Stock Investments: Markets Prepare For Uncertain 2018
By all accounts, 2017 included some substantial moves higher in the stock markets. These trends turned out to be true for most regions around the world, as it quickly became clear that the rising tide was truly lifting all boats. According to The Southern Institute the S&P 500 is generally the most closely watched benchmark in the financial markets, and this is because it includes large-cap companies that tend to drive the rest of the global economy.
There are real questions, however, with respect to whether or not these types of rallies higher can continue throughout the next year. When we look at the charts themselves, it is relatively clear that the impetus for many of these moves higher in equities has come as a result of the 2016 US Presidential election. Markets and investors have clearly been encouraged by the results as the pro-growth agenda stands to benefit many different market sectors if plans are passed and able to proceed further.
In the chart above, it is clear that the Dow Jones Industrial Average was still below 18,500. The Dow is a smaller collection of stocks that is more heavily focused on specific industries and sectors. Low interest rate levels and rising GDP data reports are all pointing in one direction, and the market has ignored recent political turmoil in North Korea as the Dow benchmark has since posted highs above the 25,000 mark.
Given the strong psychological nature of this type of price level it is clear that the dominant direction is higher, and that most of the sideways activity that was seen during the earlier parts of 2016 found an impetus once the event risk of the election was out of the way. But given the fact that much of this buying has already occurred, the prospects for those holding mutual funds in 2018 are less likely to impress in the same fashion.

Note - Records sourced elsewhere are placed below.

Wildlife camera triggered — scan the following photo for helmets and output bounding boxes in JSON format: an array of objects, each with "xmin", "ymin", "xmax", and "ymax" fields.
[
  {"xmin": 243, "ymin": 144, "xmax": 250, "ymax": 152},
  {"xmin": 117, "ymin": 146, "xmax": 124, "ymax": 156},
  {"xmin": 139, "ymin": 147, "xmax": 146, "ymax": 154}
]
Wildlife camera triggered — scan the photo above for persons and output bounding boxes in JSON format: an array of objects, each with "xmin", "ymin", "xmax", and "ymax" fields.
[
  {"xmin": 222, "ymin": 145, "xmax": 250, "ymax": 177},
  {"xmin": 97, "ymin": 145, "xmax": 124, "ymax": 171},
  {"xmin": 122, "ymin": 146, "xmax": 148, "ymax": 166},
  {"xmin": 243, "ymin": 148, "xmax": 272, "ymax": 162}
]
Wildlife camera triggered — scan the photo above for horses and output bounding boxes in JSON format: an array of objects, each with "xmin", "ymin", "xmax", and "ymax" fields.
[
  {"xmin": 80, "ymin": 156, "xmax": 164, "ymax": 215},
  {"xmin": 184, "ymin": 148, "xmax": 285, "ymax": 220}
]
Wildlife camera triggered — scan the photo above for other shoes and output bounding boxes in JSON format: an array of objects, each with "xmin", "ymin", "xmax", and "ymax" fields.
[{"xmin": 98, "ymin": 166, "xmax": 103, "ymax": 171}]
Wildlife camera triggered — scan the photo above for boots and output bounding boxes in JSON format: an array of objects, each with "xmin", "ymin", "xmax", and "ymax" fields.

At the Federal Reserve, the new Chairman (Jerome Powell) has a consistent record of voting policy that was largely in line with the direction taken by predecessor Janet Yellen. But this could ultimately prove to be another positive for stock markets as cheap cash rate help boost long term investment.
As usual, the corporate earnings season will have the final say as business performance improvement statistics still suggest there could be areas of the market that miss analyst expectations. The first two quarters of the year will likely be the most important in terms of their ability to influence the long term trends that are seen within the broader economy.
One of the biggest mistakes investors can make at this stage is to start chasing stock rallies at their currently elevated levels. If we start to see a slowdown in momentum, it could be very likely that late investors could actually end up under water if not positioned correctly.
This article first appeared on Financials News.